Smotrich and Ben-Gvir "have a very strong thirst for power", and their priority remains the expansion of West Bank settlements, said Denis Charbit, professor of political science at Israel's Open University.

The government is the result of "Netanyahu's political weakness, linked to his age and his trial, and the fact that you have a new political family of the revolutionary right that we had never seen with this strength in Israel", Charbit added.

Ben-Gvir has repeatedly visited Jerusalem's Al-Aqsa mosque compound, the third-holiest site in Islam.
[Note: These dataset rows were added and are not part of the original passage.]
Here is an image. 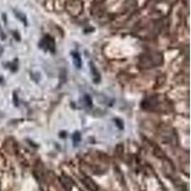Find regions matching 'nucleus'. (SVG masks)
Returning <instances> with one entry per match:
<instances>
[{"label":"nucleus","mask_w":191,"mask_h":191,"mask_svg":"<svg viewBox=\"0 0 191 191\" xmlns=\"http://www.w3.org/2000/svg\"><path fill=\"white\" fill-rule=\"evenodd\" d=\"M73 139H74L75 142H79V141H81V134H79V133H75Z\"/></svg>","instance_id":"4"},{"label":"nucleus","mask_w":191,"mask_h":191,"mask_svg":"<svg viewBox=\"0 0 191 191\" xmlns=\"http://www.w3.org/2000/svg\"><path fill=\"white\" fill-rule=\"evenodd\" d=\"M42 43H45L46 45V48L47 49H51L53 51V49L55 48V43H54V40L50 37H47L44 38V40L42 41Z\"/></svg>","instance_id":"1"},{"label":"nucleus","mask_w":191,"mask_h":191,"mask_svg":"<svg viewBox=\"0 0 191 191\" xmlns=\"http://www.w3.org/2000/svg\"><path fill=\"white\" fill-rule=\"evenodd\" d=\"M91 71H92V76H93L95 82H99L100 79V73L98 72L97 68H96L93 64H91Z\"/></svg>","instance_id":"3"},{"label":"nucleus","mask_w":191,"mask_h":191,"mask_svg":"<svg viewBox=\"0 0 191 191\" xmlns=\"http://www.w3.org/2000/svg\"><path fill=\"white\" fill-rule=\"evenodd\" d=\"M72 56H73V59H74L75 65L77 68H81V56H79V54L75 52V53H72Z\"/></svg>","instance_id":"2"}]
</instances>
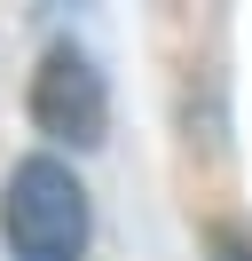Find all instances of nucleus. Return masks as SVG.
I'll return each mask as SVG.
<instances>
[{"mask_svg":"<svg viewBox=\"0 0 252 261\" xmlns=\"http://www.w3.org/2000/svg\"><path fill=\"white\" fill-rule=\"evenodd\" d=\"M87 229H94V206H87V182L71 174V159L32 150V159L8 166V182H0V238H8L16 261H79Z\"/></svg>","mask_w":252,"mask_h":261,"instance_id":"nucleus-1","label":"nucleus"},{"mask_svg":"<svg viewBox=\"0 0 252 261\" xmlns=\"http://www.w3.org/2000/svg\"><path fill=\"white\" fill-rule=\"evenodd\" d=\"M205 253H213V261H252V238L229 229V222H213V229H205Z\"/></svg>","mask_w":252,"mask_h":261,"instance_id":"nucleus-3","label":"nucleus"},{"mask_svg":"<svg viewBox=\"0 0 252 261\" xmlns=\"http://www.w3.org/2000/svg\"><path fill=\"white\" fill-rule=\"evenodd\" d=\"M32 127H40L47 143H71V150L103 143V127H110V87H103V71H94L87 48L55 40V48L40 56V71H32Z\"/></svg>","mask_w":252,"mask_h":261,"instance_id":"nucleus-2","label":"nucleus"}]
</instances>
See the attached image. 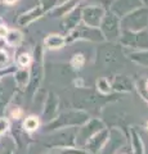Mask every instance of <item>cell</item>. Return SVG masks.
Here are the masks:
<instances>
[{"mask_svg": "<svg viewBox=\"0 0 148 154\" xmlns=\"http://www.w3.org/2000/svg\"><path fill=\"white\" fill-rule=\"evenodd\" d=\"M103 14H104V11L101 7H89V8L84 9L83 16H84V19L87 23L97 26V25H99L101 19L103 18Z\"/></svg>", "mask_w": 148, "mask_h": 154, "instance_id": "6da1fadb", "label": "cell"}, {"mask_svg": "<svg viewBox=\"0 0 148 154\" xmlns=\"http://www.w3.org/2000/svg\"><path fill=\"white\" fill-rule=\"evenodd\" d=\"M45 44L49 49H58V48H62L65 44V38L59 36V35H50L46 37Z\"/></svg>", "mask_w": 148, "mask_h": 154, "instance_id": "7a4b0ae2", "label": "cell"}, {"mask_svg": "<svg viewBox=\"0 0 148 154\" xmlns=\"http://www.w3.org/2000/svg\"><path fill=\"white\" fill-rule=\"evenodd\" d=\"M4 37H5L8 44L12 45V46L18 45L21 42V40H22V36H21V33L18 31H9V32H7V35Z\"/></svg>", "mask_w": 148, "mask_h": 154, "instance_id": "3957f363", "label": "cell"}, {"mask_svg": "<svg viewBox=\"0 0 148 154\" xmlns=\"http://www.w3.org/2000/svg\"><path fill=\"white\" fill-rule=\"evenodd\" d=\"M37 126H39V121H37V118L34 117V116L27 117L25 119V122H23V127H25L27 131H34V130L37 128Z\"/></svg>", "mask_w": 148, "mask_h": 154, "instance_id": "277c9868", "label": "cell"}, {"mask_svg": "<svg viewBox=\"0 0 148 154\" xmlns=\"http://www.w3.org/2000/svg\"><path fill=\"white\" fill-rule=\"evenodd\" d=\"M27 81H28V73L25 69L18 71L16 73V82L18 84V86H25Z\"/></svg>", "mask_w": 148, "mask_h": 154, "instance_id": "5b68a950", "label": "cell"}, {"mask_svg": "<svg viewBox=\"0 0 148 154\" xmlns=\"http://www.w3.org/2000/svg\"><path fill=\"white\" fill-rule=\"evenodd\" d=\"M84 57L81 55V54H76L74 58H72V62H71V63H72V66L75 67V68H81V67L84 66Z\"/></svg>", "mask_w": 148, "mask_h": 154, "instance_id": "8992f818", "label": "cell"}, {"mask_svg": "<svg viewBox=\"0 0 148 154\" xmlns=\"http://www.w3.org/2000/svg\"><path fill=\"white\" fill-rule=\"evenodd\" d=\"M31 62V57L30 54H26V53H23V54H21L20 57H18V64H20L21 67H26L28 63Z\"/></svg>", "mask_w": 148, "mask_h": 154, "instance_id": "52a82bcc", "label": "cell"}, {"mask_svg": "<svg viewBox=\"0 0 148 154\" xmlns=\"http://www.w3.org/2000/svg\"><path fill=\"white\" fill-rule=\"evenodd\" d=\"M9 128V121L5 117H0V135L5 134Z\"/></svg>", "mask_w": 148, "mask_h": 154, "instance_id": "ba28073f", "label": "cell"}, {"mask_svg": "<svg viewBox=\"0 0 148 154\" xmlns=\"http://www.w3.org/2000/svg\"><path fill=\"white\" fill-rule=\"evenodd\" d=\"M9 62V55L5 53V50H0V68H4Z\"/></svg>", "mask_w": 148, "mask_h": 154, "instance_id": "9c48e42d", "label": "cell"}, {"mask_svg": "<svg viewBox=\"0 0 148 154\" xmlns=\"http://www.w3.org/2000/svg\"><path fill=\"white\" fill-rule=\"evenodd\" d=\"M7 28L5 27H4V26H0V36H2V37H4V36H5L7 35Z\"/></svg>", "mask_w": 148, "mask_h": 154, "instance_id": "30bf717a", "label": "cell"}, {"mask_svg": "<svg viewBox=\"0 0 148 154\" xmlns=\"http://www.w3.org/2000/svg\"><path fill=\"white\" fill-rule=\"evenodd\" d=\"M16 2H17V0H5V3H8V4H13Z\"/></svg>", "mask_w": 148, "mask_h": 154, "instance_id": "8fae6325", "label": "cell"}, {"mask_svg": "<svg viewBox=\"0 0 148 154\" xmlns=\"http://www.w3.org/2000/svg\"><path fill=\"white\" fill-rule=\"evenodd\" d=\"M147 88H148V82H147Z\"/></svg>", "mask_w": 148, "mask_h": 154, "instance_id": "7c38bea8", "label": "cell"}]
</instances>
It is also Judaism's holiest, known as the Temple Mount.

Under a historical status quo, non-Muslims can visit the sanctuary but may not pray there. The Israeli settler raids on the site are seen as a provocation against the Palestinians.

"If Ben-Gvir as minister goes to Al-Aqsa, it will be a big red line and it will lead to an explosion," said Basem Naim, a senior official with the Islamist movement Hamas which rules the Gaza Strip.

Israeli authorities have killed more than 125 Palestinians this year in the West Bank in raids. At least 26 Israelis have also been killed in attacks across Israel and the Palestinian territories.

The United Nations Mideast envoy said 2022 is on course to be the deadliest year for Palestinians in the West Bank since the UN started tracking fatalities in 2005.